AsciepiX Therapeutics Inc., based in Baltimore, Maryland, has announced that the first patient has been dosed in the Phase 1/2a “CONGO” clinical trial to evaluate the safety and bioactivity of AXT107 in patients with Diabetic Macular Edema (DME). The lead candidate, AXT107, inhibits VEGF-A and VEGF-C and activates Tie2 for several of retinal disorders and the study (NCT04697758) is aimed to enrol up 18 participants across ten sites in the US.

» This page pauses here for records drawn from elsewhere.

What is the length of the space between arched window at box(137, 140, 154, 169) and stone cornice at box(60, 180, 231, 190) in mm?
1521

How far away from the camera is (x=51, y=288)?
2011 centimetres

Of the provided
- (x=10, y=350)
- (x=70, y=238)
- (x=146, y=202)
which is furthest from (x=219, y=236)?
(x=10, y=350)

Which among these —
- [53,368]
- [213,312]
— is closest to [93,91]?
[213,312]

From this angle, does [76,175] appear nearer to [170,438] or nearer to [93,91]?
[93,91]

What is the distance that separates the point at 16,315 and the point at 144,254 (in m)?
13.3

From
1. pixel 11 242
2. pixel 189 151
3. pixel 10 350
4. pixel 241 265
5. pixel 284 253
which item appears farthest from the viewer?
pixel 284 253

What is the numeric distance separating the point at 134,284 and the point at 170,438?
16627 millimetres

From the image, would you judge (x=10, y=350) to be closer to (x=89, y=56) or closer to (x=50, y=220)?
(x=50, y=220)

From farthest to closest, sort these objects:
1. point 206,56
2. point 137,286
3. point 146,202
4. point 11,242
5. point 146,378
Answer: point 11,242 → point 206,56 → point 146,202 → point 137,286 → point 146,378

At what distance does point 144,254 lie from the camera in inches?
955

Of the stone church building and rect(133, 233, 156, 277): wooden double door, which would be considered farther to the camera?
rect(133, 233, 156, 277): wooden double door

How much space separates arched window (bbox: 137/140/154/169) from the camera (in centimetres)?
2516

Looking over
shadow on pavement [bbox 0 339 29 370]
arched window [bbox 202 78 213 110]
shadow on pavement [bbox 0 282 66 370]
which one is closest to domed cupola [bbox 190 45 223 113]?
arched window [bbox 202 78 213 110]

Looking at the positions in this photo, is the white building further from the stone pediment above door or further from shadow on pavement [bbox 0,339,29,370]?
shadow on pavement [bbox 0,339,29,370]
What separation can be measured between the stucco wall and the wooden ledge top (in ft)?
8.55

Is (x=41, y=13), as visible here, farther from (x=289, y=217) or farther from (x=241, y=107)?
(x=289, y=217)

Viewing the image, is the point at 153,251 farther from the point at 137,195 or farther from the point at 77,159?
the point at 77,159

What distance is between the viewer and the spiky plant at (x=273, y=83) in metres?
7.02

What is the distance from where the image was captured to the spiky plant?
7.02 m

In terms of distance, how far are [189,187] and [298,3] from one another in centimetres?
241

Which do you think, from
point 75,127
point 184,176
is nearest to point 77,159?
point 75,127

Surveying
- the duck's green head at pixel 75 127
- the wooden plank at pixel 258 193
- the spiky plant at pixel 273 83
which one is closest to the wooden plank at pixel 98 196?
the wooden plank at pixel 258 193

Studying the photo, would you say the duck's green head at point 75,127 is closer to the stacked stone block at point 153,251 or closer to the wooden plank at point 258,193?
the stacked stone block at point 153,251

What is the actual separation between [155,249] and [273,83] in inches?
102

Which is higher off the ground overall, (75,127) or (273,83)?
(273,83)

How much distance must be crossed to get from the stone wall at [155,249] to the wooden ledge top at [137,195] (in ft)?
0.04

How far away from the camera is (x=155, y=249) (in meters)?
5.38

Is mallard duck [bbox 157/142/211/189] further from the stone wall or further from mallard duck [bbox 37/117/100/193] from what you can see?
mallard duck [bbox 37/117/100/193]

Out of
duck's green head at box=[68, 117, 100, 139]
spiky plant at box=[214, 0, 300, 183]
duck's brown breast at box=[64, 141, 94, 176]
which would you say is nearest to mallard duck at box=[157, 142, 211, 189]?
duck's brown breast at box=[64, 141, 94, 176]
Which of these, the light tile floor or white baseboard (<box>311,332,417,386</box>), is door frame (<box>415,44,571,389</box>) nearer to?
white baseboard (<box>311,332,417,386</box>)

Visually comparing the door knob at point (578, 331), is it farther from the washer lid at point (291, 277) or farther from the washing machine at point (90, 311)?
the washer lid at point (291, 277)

AsclepiX uses computational biology to identify peptide regulators of vascular homeostasis to focus on retinal and oncologic diseases. The company is aimed to building clinical candidate peptides discovered by mining the human proteome for peptide sequences to identify novel anti-angiogenic peptides. According to the researchers in the company, anti-angiogenic peptide sequences use a wide array of protein types to target drug candidates including structural proteins, pro-angiogenic proteins, chemokines, metalloproteases, and growth hormones. Several peptides are currently aimed at testing in vitro assays to show inhibited neovascularization in ocular models and the researcher’s goal is to progress their pipeline studies into clinical trial research. The lead drug uses AXT107 as a synthetic 20-mer peptide derived from non-collagenous sequences of the collagen IV protein, normally released during the wound healing process to turn off angiogenesis. Anti-VEGF approvals for several ocular treatments have shown clear therapeutic benefit and this class of treatments has now spurned new multiple commercial opportunities.
According to the company, the U.S. Food and Drug Administration (FDA) accepted an Investigational New Drug application (IND) for AXT107 in December 2020. Novel mechanisms of action propose that AXT107 has the potential to be a standard of care monotherapy. AXT107, if approved, can provide patients with greater clinical benefit coupled with convenient once-a-year dosing, which could transform the treatment of retinal diseases. Commenting on the achievement, Dr. Jeffrey Heier, MD, a Principal Investigator and a Director of Retina Research at Ophthalmic Consultants of Boston stated that, “as diabetes is on the rise globally, we have an increasing number of DME patients. The current standard of care is frequent injections with anti-VEGF therapies, but significant challenges for physicians and patients remain. We are hopeful that AXT107’s unique mechanisms of action, as a peptide and intravitreal self-forming gel depot, will improve outcomes and decrease patient and caregiver burden for our DME patients.”